• [EXCERPTED DATA]:
-- -- --
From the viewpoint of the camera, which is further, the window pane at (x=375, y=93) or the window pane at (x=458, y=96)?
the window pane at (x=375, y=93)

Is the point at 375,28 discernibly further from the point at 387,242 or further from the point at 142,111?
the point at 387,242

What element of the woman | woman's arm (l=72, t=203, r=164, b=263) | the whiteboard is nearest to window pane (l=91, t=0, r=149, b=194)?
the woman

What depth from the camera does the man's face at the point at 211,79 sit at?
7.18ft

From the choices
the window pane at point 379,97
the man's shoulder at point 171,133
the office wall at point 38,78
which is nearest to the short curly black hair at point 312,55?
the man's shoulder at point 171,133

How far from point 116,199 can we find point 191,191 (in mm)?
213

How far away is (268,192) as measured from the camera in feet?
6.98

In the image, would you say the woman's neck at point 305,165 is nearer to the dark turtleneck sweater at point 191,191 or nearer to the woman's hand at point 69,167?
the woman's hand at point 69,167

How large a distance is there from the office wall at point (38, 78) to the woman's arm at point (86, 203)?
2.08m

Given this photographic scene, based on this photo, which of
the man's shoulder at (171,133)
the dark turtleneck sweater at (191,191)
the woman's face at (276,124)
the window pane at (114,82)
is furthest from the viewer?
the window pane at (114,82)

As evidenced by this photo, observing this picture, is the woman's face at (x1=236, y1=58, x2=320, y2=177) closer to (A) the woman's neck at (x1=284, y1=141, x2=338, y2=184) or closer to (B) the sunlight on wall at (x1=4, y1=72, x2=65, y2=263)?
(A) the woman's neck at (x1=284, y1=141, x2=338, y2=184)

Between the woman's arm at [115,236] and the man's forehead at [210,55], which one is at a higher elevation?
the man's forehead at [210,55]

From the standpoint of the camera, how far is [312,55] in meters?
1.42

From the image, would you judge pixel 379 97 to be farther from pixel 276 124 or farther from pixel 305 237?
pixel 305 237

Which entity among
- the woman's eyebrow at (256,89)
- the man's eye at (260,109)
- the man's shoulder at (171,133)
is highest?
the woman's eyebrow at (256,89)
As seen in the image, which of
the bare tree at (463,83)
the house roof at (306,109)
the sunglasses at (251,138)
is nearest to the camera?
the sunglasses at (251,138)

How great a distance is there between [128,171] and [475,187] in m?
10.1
-- -- --
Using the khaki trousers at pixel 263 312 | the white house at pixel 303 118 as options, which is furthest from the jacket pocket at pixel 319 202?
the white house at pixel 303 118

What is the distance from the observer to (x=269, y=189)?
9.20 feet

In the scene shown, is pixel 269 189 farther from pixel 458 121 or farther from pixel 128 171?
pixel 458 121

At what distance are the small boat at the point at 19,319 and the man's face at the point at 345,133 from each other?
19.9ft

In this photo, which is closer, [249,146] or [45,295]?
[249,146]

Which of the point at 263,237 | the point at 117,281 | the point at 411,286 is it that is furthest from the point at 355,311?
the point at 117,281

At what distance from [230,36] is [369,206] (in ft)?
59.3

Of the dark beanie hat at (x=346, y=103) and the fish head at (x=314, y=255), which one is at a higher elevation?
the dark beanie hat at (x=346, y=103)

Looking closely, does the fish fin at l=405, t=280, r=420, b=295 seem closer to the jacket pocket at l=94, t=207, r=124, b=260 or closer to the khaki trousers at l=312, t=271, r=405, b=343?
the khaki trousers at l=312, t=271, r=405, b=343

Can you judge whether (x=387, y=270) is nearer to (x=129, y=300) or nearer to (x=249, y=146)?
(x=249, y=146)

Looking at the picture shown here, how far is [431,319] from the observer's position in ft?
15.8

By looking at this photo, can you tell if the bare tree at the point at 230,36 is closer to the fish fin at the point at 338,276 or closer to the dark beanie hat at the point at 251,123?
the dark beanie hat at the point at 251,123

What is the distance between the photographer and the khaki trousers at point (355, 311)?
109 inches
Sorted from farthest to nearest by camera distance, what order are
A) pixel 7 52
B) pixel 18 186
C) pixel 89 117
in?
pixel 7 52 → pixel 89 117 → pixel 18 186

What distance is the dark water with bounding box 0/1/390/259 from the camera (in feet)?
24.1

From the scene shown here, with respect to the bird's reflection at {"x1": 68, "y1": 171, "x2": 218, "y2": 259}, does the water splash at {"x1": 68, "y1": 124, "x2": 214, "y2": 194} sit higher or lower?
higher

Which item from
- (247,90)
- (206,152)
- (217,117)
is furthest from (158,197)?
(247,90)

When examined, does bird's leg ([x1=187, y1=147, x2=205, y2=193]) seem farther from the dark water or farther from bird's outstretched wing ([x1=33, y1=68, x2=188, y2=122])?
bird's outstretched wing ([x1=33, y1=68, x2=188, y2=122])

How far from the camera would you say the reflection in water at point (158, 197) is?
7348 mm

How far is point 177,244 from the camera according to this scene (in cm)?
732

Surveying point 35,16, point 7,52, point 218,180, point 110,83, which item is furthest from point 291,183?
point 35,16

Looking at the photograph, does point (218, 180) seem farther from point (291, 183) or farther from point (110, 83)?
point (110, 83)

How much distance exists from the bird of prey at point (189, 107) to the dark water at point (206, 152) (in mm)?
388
-- -- --
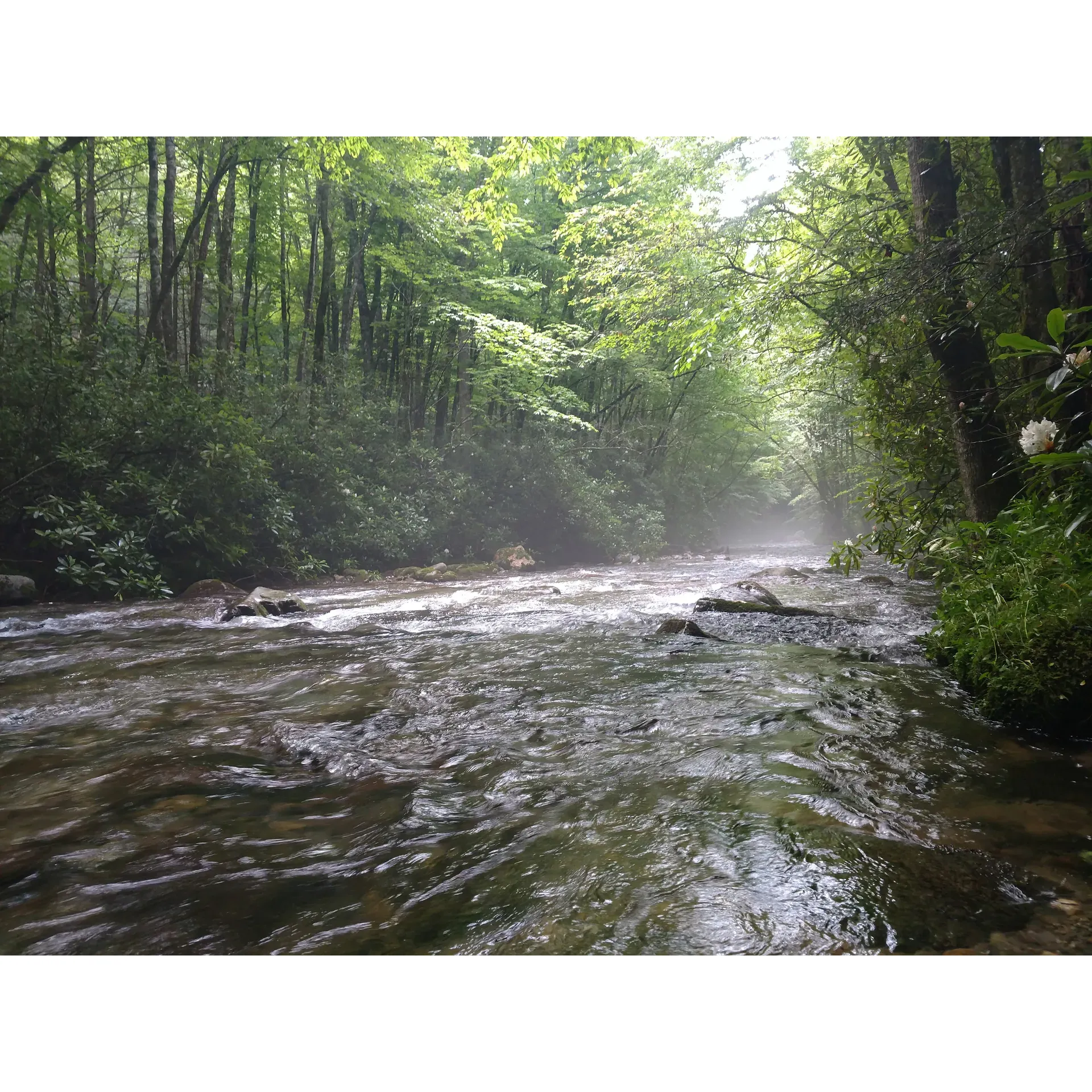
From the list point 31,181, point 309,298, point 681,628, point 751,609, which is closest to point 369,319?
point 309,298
-- -- --
• [WHAT TO PRODUCE]:
Work out how many lines of the data above contain the string "scene", with case counting. Give only the number.

• [THE OUTPUT]:
4